Jakob Lorber - Van de hel tot de hemel (deel 1)

«« 50 / 150 »»
[1] De vierentwintig mooie danseressen blijven voor de wellustige Weense vrienden echter veel te lang in huis. Daarom komen ze voor de deur van Roberts kamer en roepen: 'Zeg, hoe lang denken die meisjes met hun vlugge voetjes nog bij jullie te blijven? We zouden bijna geloven dat jij ze voor jezelf en voor je vriend daar wilt achterhouden! Niet slecht bekeken, als je het beste voor jezelf houdt, en wij als je vrienden genoegen mogen nemen met die magere en lelijke scharminkels hier buiten. Wij bedanken je feestelijk voor zo'n fijne vriendschap!

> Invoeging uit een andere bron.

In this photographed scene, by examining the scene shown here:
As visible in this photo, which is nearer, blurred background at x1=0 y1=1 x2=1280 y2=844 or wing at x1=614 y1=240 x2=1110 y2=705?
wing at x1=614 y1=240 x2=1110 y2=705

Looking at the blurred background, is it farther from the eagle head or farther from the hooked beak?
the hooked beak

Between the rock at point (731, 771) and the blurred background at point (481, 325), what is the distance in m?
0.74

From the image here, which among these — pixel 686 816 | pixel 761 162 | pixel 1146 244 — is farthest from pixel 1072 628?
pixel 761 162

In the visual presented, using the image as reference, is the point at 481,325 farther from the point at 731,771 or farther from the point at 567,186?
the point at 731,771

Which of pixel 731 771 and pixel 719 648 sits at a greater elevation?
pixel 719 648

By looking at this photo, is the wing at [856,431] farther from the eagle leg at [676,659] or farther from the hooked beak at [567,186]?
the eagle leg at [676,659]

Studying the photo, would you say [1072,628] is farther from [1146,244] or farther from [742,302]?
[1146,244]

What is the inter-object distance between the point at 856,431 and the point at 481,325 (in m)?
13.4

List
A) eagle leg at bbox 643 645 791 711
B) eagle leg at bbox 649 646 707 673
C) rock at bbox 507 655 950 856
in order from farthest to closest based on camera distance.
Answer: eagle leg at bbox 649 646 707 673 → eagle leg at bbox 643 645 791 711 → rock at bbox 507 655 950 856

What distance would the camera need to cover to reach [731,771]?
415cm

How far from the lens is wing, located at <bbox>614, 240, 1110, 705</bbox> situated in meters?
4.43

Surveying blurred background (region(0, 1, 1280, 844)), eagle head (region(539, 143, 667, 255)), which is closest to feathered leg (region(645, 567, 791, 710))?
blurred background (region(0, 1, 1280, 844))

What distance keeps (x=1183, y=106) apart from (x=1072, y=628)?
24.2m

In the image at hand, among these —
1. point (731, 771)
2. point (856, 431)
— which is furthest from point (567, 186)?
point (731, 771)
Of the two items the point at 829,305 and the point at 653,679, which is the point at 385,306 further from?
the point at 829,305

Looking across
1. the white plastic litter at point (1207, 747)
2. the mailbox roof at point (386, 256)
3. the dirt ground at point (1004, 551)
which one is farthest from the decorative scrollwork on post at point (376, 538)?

Luister, we willen redelijk zijn; omdat jij Blum bent, kun je één dozijn voor jezelf houden, maar het andere dozijn van deze mooie Engelse of Franse dames moet je meteen aan ons afstaan, anders gaan we flink herrie schoppen! En als dit ook nog niet genoeg maakt dat je onze wensen vervult, dan slaan we hier alles kort en klein!'
[2] Robert zegt: 'Zo zo! Ik zeg jullie: Zo waarlijk er een eeuwige God bestaat, en zo waarlijk ik tot nu toe mijn aardse naam Robert Blum nog draag, zo waarlijk zal niet één van deze danseressen voor jullie schandalige amusement uit deze burcht komen, waarin God de waarachtige woont en een ieder geeft wat hij verdient!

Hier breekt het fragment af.